Правда состояла в том, что в нашем старом и некогда красивом, в стиле модерн построенном доме на улице Искыр жильцов было полно, как крыс. Большие семьи ютились в одной комнате, едва сводя концы с концами.
У дома, который все ненавидели и проклинали, считая виновным в общей нищете, была интересная история. Построили его в конце прошлого века вскоре после освобождения Болгарии от османского ига, и в нем помещалось посольство Италии. На его покривившихся ныне лестницах и в обшарпанных коридорах когда-то слышалась звонкая итальянская речь, в этих комнатах с облупленными стенами, с оголенными ребрами потолков звучали стихи Данте, пелись канцонетты, плелись интриги... Еще интереснее становится его история позднее. В двадцатые годы уже нашего века дом, где я имел счастье родиться, купил богатый еврей, повесивший красный фонарь перед его пышным фасадом и превративший его в публичный дом.
— Вышла замуж за валаха, — говорила моя мать в приступе самобичевания, — и живу в публичном доме. — После этой констатации она окончательно замыкалась в себе и опускала занавески на окнах.
Все были бедны... Вража и Стамен, жившие с сыном и дочерью, перегородили единственную свою комнату занавесками, и, когда кто-нибудь входил, они колыхались, словно там жили не люди, а духи (впрочем, там и духам было бы тесно).

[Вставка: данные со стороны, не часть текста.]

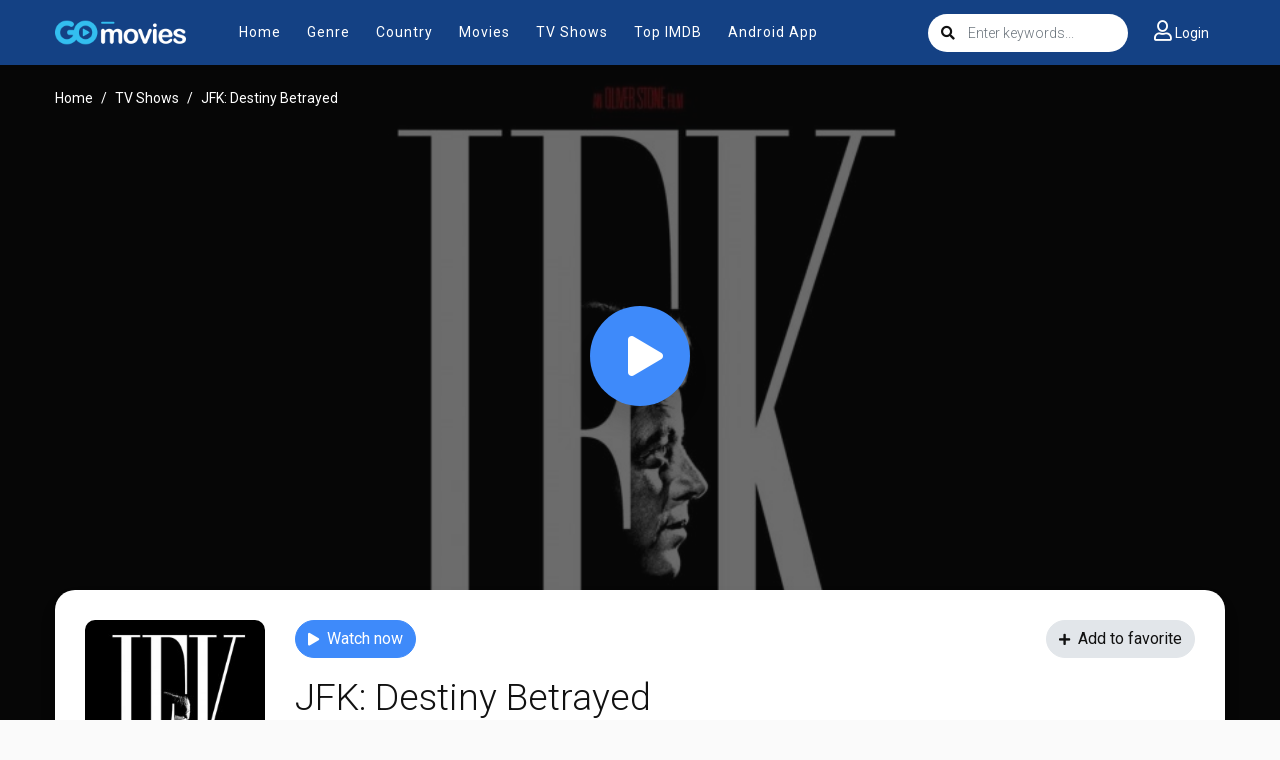

--- FILE ---
content_type: text/html; charset=utf-8
request_url: https://gomovies.ms/ajax/season/episodes/66868
body_size: -202
content:
<ul class="nav">
    
        <li class="nav-item">
            <a id="episode-1234615" data-id="1234615" class="nav-link btn btn-sm btn-secondary eps-item"
               href="javascript:;"
               title="Eps 1: Chapter One"><i
                        class="fas fa-play"></i><strong>Eps 1:</strong> Chapter One</a>
        </li>
    
        <li class="nav-item">
            <a id="episode-1234618" data-id="1234618" class="nav-link btn btn-sm btn-secondary eps-item"
               href="javascript:;"
               title="Eps 2: Chapter Two"><i
                        class="fas fa-play"></i><strong>Eps 2:</strong> Chapter Two</a>
        </li>
    
        <li class="nav-item">
            <a id="episode-1234621" data-id="1234621" class="nav-link btn btn-sm btn-secondary eps-item"
               href="javascript:;"
               title="Eps 3: Chapter Three"><i
                        class="fas fa-play"></i><strong>Eps 3:</strong> Chapter Three</a>
        </li>
    
        <li class="nav-item">
            <a id="episode-1234624" data-id="1234624" class="nav-link btn btn-sm btn-secondary eps-item"
               href="javascript:;"
               title="Eps 4: Chapter Four"><i
                        class="fas fa-play"></i><strong>Eps 4:</strong> Chapter Four</a>
        </li>
    
</ul>
<script>
    $('.eps-item').click(function () {
        $("#servers-list").empty();
        $('.eps-item').removeClass('active');
        $(this).addClass('active');
        var epsID = $(this).attr('data-id');
        $.get("/ajax/episode/servers/" + epsID, function (res) {
            $("#servers-list").html(res);
        });
    });
</script>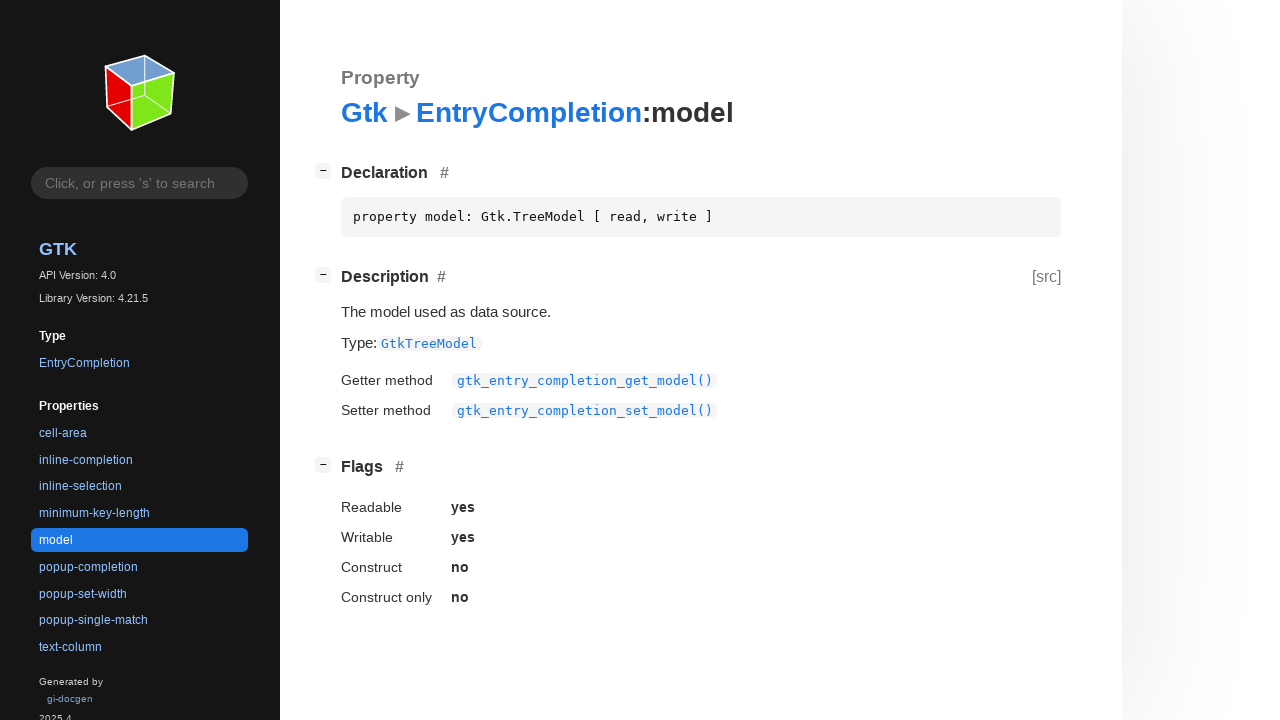

--- FILE ---
content_type: text/html; charset=utf-8
request_url: https://docs.gtk.org/gtk4/property.EntryCompletion.model.html
body_size: 5648
content:
<!--
SPDX-FileCopyrightText: GTK Development Team

SPDX-License-Identifier: LGPL-2.1-or-later
-->

<!DOCTYPE html>
<html lang="en">
<head>
  <title>Gtk.EntryCompletion:model</title>
  <meta name="viewport" content="width=device-width, initial-scale=1">

  <meta charset="utf-8" />

  
  <meta property="og:type" content="website"/>

  
  <meta property="og:image:width" content="256"/>
  <meta property="og:image:height" content="256"/>
  <meta property="og:image:secure_url" content="gtk-logo.svg"/>
  <meta property="og:image:alt" content="Gtk-4.0"/>
  

  
  <meta property="og:title" content="Gtk.EntryCompletion:model"/>
  <meta property="og:description" content="Reference for property Gtk.EntryCompletion:model"/>
  <meta name="twitter:title" content="Gtk.EntryCompletion:model"/>
  <meta name="twitter:description" content="Reference for property Gtk.EntryCompletion:model"/>


  
  <meta name="twitter:card" content="summary"/>

  
  
  
  <link rel="search" type="application/opensearchdescription+xml" title="Gtk" href="opensearch.xml">
  
  

  <link rel="stylesheet" href="style.css" type="text/css" />

  

  
  <script src="urlmap.js"></script>
  
  
  <script src="fzy.js"></script>
  <script src="search.js"></script>
  
  <script src="main.js"></script>

  
    
  <link rel="icon" href="favicon.svg">
    
  
    
  <link rel="icon" sizes="192x192" href="favicon-192x192.png">
    
  
</head>

<body>
  <div id="body-wrapper" tabindex="-1">

    <nav class="sidebar devhelp-hidden">
      
      <div class="section">
        <a href="index.html"><img src="gtk-logo.svg" class="logo"/></a>
      </div>
      
      
      <div class="search section">
        <form id="search-form" autocomplete="off">
          <input id="search-input" type="text" name="do-not-autocomplete" placeholder="Click, or press 's' to search" autocomplete="off"/>
        </form>
      </div>
      
      <div class="section namespace">
        <h3><a href="index.html">Gtk</a></h3>
        <p>API Version: 4.0</p>
        
        <p>Library Version: 4.21.5</p>
        
      </div>
      
<div class="section">
  <h5>Type</h5>
  <div class="links">
    <a href="class.EntryCompletion.html">EntryCompletion</a>
  </div>
</div>
<div class="section">
  <h5>Properties</h5>
  <div class="links">
  
    <a class="property"href="property.EntryCompletion.cell-area.html">cell-area</a>
  
    <a class="property"href="property.EntryCompletion.inline-completion.html">inline-completion</a>
  
    <a class="property"href="property.EntryCompletion.inline-selection.html">inline-selection</a>
  
    <a class="property"href="property.EntryCompletion.minimum-key-length.html">minimum-key-length</a>
  
    <a class="property current"href="property.EntryCompletion.model.html">model</a>
  
    <a class="property"href="property.EntryCompletion.popup-completion.html">popup-completion</a>
  
    <a class="property"href="property.EntryCompletion.popup-set-width.html">popup-set-width</a>
  
    <a class="property"href="property.EntryCompletion.popup-single-match.html">popup-single-match</a>
  
    <a class="property"href="property.EntryCompletion.text-column.html">text-column</a>
  
  </div>
</div>

      <div class="section generator">
        <p>Generated by <a href="https://gitlab.gnome.org/GNOME/gi-docgen">gi-docgen</a> 2025.4</p>
      </div>
    </nav>

    <button id="btn-to-top" class="hidden"><span class="up-arrow"></span></button>

    
<section id="main" class="content">
  <header>
    <h3>Property</h3>
    <h1><a href="index.html">Gtk</a><span class="sep"></span><a href="class.EntryCompletion.html">EntryCompletion</a>:model</h1>
  </header>

  <section>
    <div class="docblock">
      <p></p>
    </div>
    <div class="declaration toggle-wrapper">
      <h4 id="declaration">
        Declaration
        <a href="#declaration" class="anchor"></a>
      </h4>

      <div class="docblock">
        <pre><code>property model: Gtk.TreeModel [ read, write ]</code></pre>
      </div>
    </div>

    <div class="description toggle-wrapper">
      <h4 style="display:flex;" id="description">
        Description
        <a href="#description" class="anchor"></a>
        
        <a class="srclink" title="go to source location" href="https://gitlab.gnome.org/GNOME/gtk/-/blob/main/gtk/deprecated/gtkentrycompletion.c#L300">[src]</a>
        
      </h4>

      <div class="docblock">
        <p>The model used as data&nbsp;source.</p>
      </div>

      <div class="docblock">
        <p>
          Type:<a href="iface.TreeModel.html"><code>GtkTreeModel</code></a></p>
        
        
        
      </div>

      
      <div class="docblock">
        <table>
        
          <tr><td>Getter method</td><td><a href="method.EntryCompletion.get_model.html"><code>gtk_entry_completion_get_model()</code></a></td></tr>
        
          <tr><td>Setter method</td><td><a href="method.EntryCompletion.set_model.html"><code>gtk_entry_completion_set_model()</code></a></td></tr>
        
        </table>
      </div>
      
    </div>

    <div class="flags toggle-wrapper">
      <h4 id="flags">
        Flags
        <a href="#flags" class="anchor"></a>
      </h4>

      <div class="docblock">
      <table>
        <tr><td>Readable</td><td><b>yes</b></td></tr>
        <tr><td>Writable</td><td><b>yes</b></td></tr>
        <tr><td>Construct</td><td><b>no</b></td></tr>
        <tr><td>Construct only</td><td><b>no</b></td></tr>
      </table>
      </div>
    </div>

  </section>
</section>


    

    <section id="search" class="content hidden"></section>

    <footer>
    
    </footer>
  </div>
</body>
</html>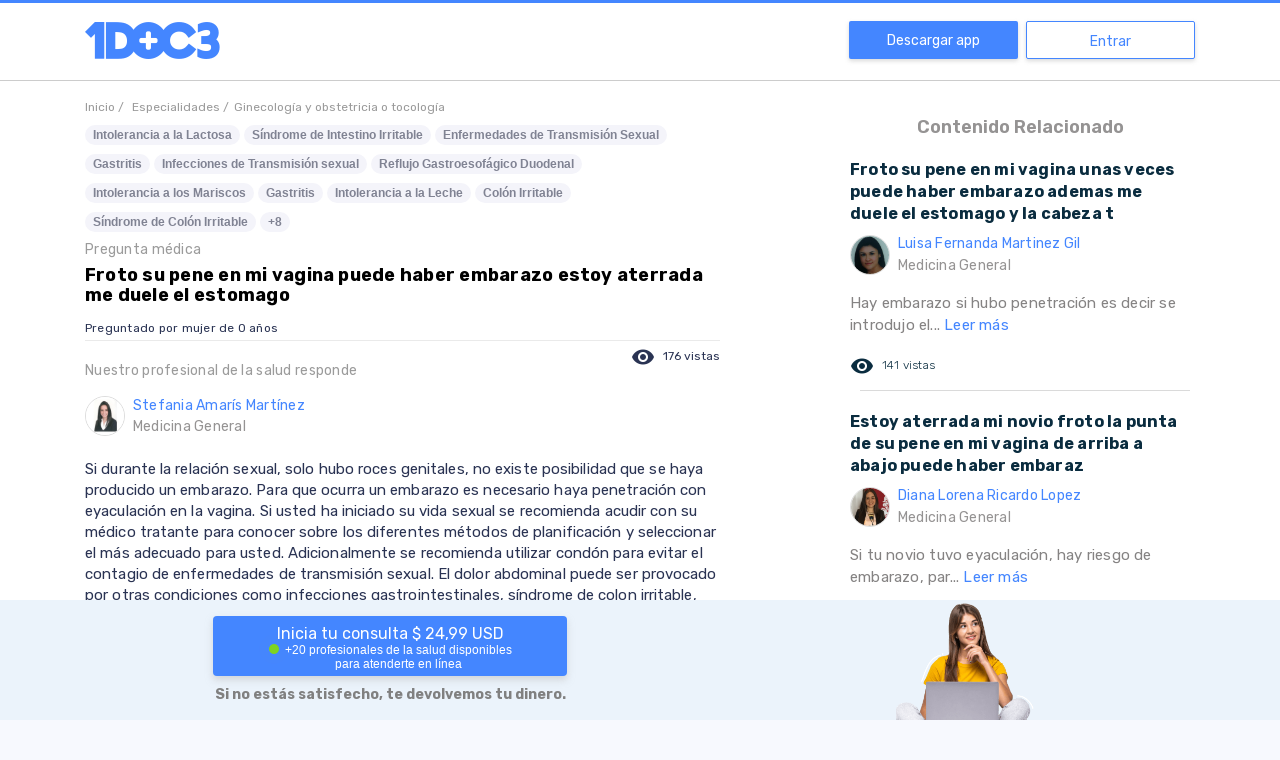

--- FILE ---
content_type: text/html; charset=utf-8
request_url: https://www.google.com/recaptcha/api2/aframe
body_size: 265
content:
<!DOCTYPE HTML><html><head><meta http-equiv="content-type" content="text/html; charset=UTF-8"></head><body><script nonce="nWMnrsLiRX-ffeeQu61SDQ">/** Anti-fraud and anti-abuse applications only. See google.com/recaptcha */ try{var clients={'sodar':'https://pagead2.googlesyndication.com/pagead/sodar?'};window.addEventListener("message",function(a){try{if(a.source===window.parent){var b=JSON.parse(a.data);var c=clients[b['id']];if(c){var d=document.createElement('img');d.src=c+b['params']+'&rc='+(localStorage.getItem("rc::a")?sessionStorage.getItem("rc::b"):"");window.document.body.appendChild(d);sessionStorage.setItem("rc::e",parseInt(sessionStorage.getItem("rc::e")||0)+1);localStorage.setItem("rc::h",'1769188475825');}}}catch(b){}});window.parent.postMessage("_grecaptcha_ready", "*");}catch(b){}</script></body></html>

Бедны были Фроса и Йорде и дети их Митко, Любка и Лили. Кроме огромной кровати, стола и нескольких стульев в комнате у них ничего не было. Не понимаю, где они держали свою одежду, спали ли все на одной кровати или кто-то на полу, на голых досках?
Лестница перед их дверью треснула пополам от удара бомбы во время войны, и в широкую щель были видны искореженные ржавые железные прутья. Торчали балки. Подняться в их комнату было опасным делом.
Возвращаясь ночью, пьяный Йорде частенько попадал ногой в щель. В лунные ночи он тонким голосом выл на луну и ругался последними словами, пока жена и дети не приходили и не вытаскивали его. Нередко рассвирепевшая Фроса оставляла его подолгу торчать в таком положении, одна нога — в щели, другая болтается в воздухе, голова уныло свешивается на грудь, словно у рыцаря печального образа.
Но еще беднее были Пепи и Манолчо, у которых было двое маленьких детей — Владко и Ванчето: их существование было повестью о бедности.